Advocacy Group
Children's Defense Fund
Advantages and disadvantages of mergers and acquisitions
Mergers and acquisitions both combine two separate entities into a single, incorporated firm. While the economic rationale behind the two of these business strategies is similar, they are legally different processes. In a merger, two separate firms become one in a partnership of equals. In an acquisition, a larger firm 'takes over' a smaller firm, either with the smaller firm's consent -- or without its consent in a hostile takeover (What is the difference between a merger and a takeover, 2010, Investopedia).
The usual rationale behind a merger or acquisition is achieving an 'economy of scale.' Organizations with similar purposes can often accomplish their objectives more efficiently when they are larger or are able to use one another's strengths. (Of course, each firm also acquires its partner's weaknesses as well). Often, a company can charge a lower price for its products as a result of a merger, given that operating costs per unit have decreased due to economies of scale, increasing the profit on the items sold. The ability to price low can correspondingly increase the company's overall market share.
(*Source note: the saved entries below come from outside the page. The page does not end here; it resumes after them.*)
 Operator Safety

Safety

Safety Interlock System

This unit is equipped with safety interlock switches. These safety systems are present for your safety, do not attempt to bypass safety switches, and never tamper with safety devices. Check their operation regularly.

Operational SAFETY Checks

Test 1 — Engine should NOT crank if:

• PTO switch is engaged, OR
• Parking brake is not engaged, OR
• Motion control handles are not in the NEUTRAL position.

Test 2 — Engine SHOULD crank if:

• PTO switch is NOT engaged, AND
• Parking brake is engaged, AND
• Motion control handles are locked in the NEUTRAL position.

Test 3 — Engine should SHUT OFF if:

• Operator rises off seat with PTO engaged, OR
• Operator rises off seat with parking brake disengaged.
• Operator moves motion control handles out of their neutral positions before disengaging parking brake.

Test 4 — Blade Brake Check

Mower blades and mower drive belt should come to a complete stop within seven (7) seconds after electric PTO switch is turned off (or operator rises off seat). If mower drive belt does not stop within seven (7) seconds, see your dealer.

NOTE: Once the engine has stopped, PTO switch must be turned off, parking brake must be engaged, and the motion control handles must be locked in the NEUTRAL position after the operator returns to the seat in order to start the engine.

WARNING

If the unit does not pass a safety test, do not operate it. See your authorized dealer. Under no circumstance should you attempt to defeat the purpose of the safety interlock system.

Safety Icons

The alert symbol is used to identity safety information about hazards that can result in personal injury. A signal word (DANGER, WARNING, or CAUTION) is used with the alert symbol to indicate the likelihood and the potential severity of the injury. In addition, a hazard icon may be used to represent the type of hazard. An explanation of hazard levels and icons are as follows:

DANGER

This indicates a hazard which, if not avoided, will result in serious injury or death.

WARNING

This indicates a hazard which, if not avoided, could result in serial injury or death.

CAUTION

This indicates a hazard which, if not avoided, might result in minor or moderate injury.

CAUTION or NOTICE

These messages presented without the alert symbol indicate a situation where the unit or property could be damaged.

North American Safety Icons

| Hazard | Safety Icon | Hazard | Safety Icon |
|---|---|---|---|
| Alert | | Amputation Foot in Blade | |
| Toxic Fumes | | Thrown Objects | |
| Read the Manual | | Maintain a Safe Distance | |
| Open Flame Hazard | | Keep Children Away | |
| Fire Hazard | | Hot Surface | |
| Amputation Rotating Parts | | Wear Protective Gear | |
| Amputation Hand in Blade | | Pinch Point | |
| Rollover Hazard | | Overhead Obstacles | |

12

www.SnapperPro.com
Conversely, 'horizontal integration' and market dominance in the same product line can reduce competition and give the firm greater leverage in raising prices, although if the new entity is so large and consolidated it is a monopoly, this would be prohibited under anti-trust law (Growing a business, 2010, tutor2u)
Sometimes, companies producing similar products merge, but in other cases, such as RJR Reynolds and Nabisco, diverse types of companies merge to engage in 'risk management' -- so that when one sector of the economy is doing poorly, the other branches may still thrive (Growing a business, 2010, Tutor2U). Smaller companies may seek the refuge of a larger organization, while a larger organization may seek to absorb a potential competitor within its fold, like Whole Foods' acquisition of Wild Oats. Wild Oats was a more regionally-based natural foods market and a former Whole Foods rival. Mergers and acquisitions also offer the potential for expansion into a new regional market if the old one is super-saturated, if one of the merging or acquired entities is located in a different area of the world.
On paper, it would seem that mergers and acquisitions can often convey value to a company, but two-thirds of most large mergers fail (Mergers and acquisitions: Why they can fail, 2010, Investopedia). One critical question to ask when evaluating if a merger or acquisition is likely to be successful is if the merging organizations have a similar enough corporate culture and standard operating procedures to truly generate such mutual synergy. Worker motivation may decrease if the corporate cultures are inharmonious. When straight-laced Disney acquired the more freewheeling Pixar studios in a friendly takeover, creating a common culture still proved to be a challenge, despite the fact that both entities were animation studios (What is the difference between a merger and a takeover, 2010, Investopedia).